Elle fut assez généreuse dans ce contrat afin de pouvoir y glisser
quelques alinéas importants pour elle, offrant, en compensation,
une partie de ses investissements en guise de dot ainsi que des
terres sur le continent outre-Atlantique qui avaient appartenu à sa
mère.
Elle avait peu dormi la veille et cela se lisait sur son visage ce
matin. Des cernes violacés marquaient sa peau encore plus blanche
que d’habitude.

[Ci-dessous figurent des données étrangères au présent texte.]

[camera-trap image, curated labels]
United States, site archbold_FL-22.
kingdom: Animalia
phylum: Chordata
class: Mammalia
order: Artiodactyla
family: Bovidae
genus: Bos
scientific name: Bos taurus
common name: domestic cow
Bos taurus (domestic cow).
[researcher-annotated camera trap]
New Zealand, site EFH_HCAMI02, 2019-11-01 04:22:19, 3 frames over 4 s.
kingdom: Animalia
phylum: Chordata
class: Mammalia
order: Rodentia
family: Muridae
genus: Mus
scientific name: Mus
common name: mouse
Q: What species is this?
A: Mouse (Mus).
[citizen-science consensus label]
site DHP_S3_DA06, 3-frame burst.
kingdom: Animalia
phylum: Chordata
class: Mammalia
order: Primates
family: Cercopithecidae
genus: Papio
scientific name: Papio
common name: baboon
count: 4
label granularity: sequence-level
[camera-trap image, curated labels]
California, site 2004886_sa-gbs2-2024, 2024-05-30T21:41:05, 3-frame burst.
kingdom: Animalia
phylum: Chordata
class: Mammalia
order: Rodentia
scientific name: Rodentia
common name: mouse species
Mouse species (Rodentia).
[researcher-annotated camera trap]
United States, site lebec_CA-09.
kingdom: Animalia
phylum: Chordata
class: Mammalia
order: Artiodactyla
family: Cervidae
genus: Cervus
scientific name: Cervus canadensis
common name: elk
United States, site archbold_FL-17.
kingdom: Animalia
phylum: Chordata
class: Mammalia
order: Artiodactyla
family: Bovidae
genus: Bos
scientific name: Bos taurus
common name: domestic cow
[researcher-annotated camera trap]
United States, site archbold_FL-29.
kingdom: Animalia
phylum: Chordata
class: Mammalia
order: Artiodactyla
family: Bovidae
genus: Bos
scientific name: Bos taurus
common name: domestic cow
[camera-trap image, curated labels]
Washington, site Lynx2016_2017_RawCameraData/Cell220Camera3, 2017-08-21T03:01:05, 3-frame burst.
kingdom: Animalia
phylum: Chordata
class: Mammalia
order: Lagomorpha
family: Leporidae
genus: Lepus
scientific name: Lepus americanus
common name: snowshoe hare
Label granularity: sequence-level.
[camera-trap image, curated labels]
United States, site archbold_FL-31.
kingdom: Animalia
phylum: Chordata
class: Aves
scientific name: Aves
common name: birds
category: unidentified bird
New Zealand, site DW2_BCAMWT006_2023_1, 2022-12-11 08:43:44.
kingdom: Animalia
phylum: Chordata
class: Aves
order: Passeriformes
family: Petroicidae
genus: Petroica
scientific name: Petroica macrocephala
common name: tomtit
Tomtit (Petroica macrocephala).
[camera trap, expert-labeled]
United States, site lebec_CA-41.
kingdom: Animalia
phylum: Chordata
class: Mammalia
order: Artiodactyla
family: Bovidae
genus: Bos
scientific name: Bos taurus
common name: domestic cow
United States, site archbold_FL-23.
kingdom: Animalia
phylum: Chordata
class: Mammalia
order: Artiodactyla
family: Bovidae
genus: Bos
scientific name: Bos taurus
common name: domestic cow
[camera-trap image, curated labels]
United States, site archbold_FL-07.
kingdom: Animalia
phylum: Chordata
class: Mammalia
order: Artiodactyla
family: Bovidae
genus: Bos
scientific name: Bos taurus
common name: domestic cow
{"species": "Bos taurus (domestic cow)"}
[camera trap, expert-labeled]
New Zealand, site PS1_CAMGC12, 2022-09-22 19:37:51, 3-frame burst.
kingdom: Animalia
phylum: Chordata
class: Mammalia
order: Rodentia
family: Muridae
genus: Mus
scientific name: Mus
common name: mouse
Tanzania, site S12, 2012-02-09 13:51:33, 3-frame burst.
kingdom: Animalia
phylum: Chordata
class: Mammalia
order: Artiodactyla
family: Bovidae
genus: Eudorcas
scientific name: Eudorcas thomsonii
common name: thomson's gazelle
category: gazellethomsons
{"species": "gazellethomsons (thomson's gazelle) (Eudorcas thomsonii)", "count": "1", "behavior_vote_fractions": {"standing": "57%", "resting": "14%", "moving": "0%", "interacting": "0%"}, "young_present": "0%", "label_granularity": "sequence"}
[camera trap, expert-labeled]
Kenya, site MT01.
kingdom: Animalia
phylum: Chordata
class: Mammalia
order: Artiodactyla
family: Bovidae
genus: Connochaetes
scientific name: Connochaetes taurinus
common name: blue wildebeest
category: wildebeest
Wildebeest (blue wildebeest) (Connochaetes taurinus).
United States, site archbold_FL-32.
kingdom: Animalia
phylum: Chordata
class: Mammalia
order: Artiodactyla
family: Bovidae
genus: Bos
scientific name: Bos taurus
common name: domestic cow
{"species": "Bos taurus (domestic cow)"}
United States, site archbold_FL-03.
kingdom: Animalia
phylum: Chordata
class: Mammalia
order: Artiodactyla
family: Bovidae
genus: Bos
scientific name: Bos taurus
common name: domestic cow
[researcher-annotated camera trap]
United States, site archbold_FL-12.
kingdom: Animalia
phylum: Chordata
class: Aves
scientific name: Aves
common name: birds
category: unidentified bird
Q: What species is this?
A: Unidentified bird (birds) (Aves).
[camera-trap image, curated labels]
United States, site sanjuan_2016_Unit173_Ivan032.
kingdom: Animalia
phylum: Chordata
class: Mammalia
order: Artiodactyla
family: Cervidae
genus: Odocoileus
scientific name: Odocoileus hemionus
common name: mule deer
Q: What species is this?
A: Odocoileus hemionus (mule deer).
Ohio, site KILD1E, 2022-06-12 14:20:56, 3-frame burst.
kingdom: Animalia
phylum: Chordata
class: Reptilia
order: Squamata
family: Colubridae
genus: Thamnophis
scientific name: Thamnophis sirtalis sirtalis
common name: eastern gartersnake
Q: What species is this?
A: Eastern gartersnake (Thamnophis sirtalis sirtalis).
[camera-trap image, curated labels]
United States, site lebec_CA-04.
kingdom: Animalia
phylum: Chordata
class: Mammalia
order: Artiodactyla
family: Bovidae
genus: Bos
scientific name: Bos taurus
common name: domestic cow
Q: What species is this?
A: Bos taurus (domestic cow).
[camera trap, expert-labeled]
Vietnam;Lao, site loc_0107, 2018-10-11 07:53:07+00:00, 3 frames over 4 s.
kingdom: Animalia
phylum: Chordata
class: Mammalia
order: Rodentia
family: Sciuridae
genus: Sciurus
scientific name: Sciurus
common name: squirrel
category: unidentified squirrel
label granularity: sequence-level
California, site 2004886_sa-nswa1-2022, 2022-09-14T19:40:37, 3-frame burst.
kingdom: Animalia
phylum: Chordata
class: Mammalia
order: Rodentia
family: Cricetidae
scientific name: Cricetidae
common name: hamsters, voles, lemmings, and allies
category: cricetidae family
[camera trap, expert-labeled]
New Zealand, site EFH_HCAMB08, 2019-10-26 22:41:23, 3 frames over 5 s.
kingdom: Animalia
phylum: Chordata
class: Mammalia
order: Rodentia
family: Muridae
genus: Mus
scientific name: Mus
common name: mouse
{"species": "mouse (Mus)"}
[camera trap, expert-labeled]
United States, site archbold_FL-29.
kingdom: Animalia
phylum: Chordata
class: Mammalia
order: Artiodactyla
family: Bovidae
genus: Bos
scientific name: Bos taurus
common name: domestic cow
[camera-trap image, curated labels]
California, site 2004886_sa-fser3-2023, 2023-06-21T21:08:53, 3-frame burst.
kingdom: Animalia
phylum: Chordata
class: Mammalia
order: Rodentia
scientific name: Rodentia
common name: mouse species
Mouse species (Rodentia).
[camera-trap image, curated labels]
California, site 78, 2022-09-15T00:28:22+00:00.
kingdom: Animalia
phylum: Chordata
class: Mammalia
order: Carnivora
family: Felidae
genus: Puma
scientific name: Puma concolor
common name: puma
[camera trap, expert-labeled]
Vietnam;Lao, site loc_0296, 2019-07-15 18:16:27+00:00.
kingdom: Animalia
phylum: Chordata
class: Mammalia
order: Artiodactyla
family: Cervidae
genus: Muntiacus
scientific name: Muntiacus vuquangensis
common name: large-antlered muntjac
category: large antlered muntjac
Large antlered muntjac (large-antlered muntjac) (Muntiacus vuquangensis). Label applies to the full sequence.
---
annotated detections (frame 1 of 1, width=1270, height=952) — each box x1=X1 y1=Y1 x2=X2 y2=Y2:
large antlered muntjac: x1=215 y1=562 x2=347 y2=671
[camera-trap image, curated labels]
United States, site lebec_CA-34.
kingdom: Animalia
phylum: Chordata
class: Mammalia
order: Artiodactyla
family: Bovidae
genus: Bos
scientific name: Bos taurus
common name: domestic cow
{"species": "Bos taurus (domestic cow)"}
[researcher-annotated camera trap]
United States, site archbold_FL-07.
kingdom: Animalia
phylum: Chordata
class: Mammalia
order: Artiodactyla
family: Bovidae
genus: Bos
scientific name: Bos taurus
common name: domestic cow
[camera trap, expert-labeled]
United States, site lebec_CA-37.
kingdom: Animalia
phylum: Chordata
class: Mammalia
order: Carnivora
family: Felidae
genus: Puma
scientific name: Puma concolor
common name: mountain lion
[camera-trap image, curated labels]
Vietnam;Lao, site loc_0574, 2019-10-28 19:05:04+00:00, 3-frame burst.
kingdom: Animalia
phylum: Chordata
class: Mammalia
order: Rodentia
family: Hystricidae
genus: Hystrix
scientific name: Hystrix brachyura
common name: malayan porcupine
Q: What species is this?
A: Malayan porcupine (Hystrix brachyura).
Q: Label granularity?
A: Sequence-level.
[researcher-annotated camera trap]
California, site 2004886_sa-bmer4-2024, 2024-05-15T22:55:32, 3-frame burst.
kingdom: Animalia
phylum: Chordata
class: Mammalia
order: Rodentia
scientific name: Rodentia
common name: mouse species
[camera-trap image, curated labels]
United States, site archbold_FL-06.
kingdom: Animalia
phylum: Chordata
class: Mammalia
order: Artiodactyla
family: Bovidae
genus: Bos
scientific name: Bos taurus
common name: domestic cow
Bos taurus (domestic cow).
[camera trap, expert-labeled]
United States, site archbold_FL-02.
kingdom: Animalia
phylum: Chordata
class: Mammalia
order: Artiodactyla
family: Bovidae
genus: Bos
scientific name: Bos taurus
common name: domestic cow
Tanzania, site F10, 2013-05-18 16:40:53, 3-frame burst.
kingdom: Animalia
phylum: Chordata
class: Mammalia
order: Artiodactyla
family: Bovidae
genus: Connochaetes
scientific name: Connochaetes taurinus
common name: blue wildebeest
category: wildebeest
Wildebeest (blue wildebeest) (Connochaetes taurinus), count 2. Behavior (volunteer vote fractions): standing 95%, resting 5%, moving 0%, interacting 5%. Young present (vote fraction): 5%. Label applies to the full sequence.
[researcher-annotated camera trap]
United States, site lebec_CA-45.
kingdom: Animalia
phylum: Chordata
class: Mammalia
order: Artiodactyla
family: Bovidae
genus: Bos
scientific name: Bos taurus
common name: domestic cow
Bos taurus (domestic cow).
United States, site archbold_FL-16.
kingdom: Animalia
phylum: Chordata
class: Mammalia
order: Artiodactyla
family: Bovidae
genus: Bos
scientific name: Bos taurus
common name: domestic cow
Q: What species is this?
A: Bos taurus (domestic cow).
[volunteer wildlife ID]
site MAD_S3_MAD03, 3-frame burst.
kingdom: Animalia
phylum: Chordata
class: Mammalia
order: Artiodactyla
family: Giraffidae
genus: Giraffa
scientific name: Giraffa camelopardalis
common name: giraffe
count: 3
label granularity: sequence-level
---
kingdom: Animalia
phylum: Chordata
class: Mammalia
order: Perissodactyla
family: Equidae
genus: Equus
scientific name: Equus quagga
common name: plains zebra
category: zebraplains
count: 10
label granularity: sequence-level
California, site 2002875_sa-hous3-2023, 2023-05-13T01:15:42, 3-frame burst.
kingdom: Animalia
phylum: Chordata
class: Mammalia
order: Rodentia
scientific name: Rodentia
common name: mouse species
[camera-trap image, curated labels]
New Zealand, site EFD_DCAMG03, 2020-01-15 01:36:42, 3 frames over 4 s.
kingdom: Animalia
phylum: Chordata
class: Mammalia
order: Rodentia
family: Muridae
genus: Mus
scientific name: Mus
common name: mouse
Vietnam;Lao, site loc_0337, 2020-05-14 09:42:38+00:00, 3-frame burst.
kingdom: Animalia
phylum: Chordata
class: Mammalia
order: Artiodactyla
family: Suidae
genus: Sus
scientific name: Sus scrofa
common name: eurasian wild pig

Tant mieux ! Que tout le monde sache qu’elle
n’était pas là par plaisir. Elle entendait les domestiques soupirer et
sourit. Elle savait qu’elle allait piétiner la tradition des deux pieds et
cela était évidemment son but. Lentement, elle rabattit son voile
noir sur son visage et se leva, faisant froufrouter l’impressionnante
traîne dans son dos. Sa robe avait fait hoqueter d’horreur la
couturière, mais on ne refusait rien à la fille d’un duc. Eleanor en
était très fière, c’est elle-même qui l’avait dessinée. La coupe en
était simple, le col montant ne dévoilait absolument rien de sa peau
claire, de même que ses manches serrées. C’est avec des mains
gantées qu’elle prit le bouquet de roses, assorties à sa robe, que lui
tendait une femme de chambre.
— Comment suis-je ? demanda-t-elle.
— Vous êtes… une mariée peu orthodoxe.
— Parfait.
Elle sortit alors, vêtue de sa très chaste robe de soie et dentelle
noires, ressemblant bien plus à une veuve qu’à une jeune mariée
rougissante et prête à dire oui devant l’autel.
Car oui, aujourd’hui était pour elle un jour de deuil, celui de sa
liberté et sans doute de son innocence. Mais elle allait lui montrer
qu’on ne se jouait pas impunément d’Eleanor Egerton. Lord Grant
avait peut-être remporté cette bataille, mais il n’était pas dit qu’il
gagnerait la guerre.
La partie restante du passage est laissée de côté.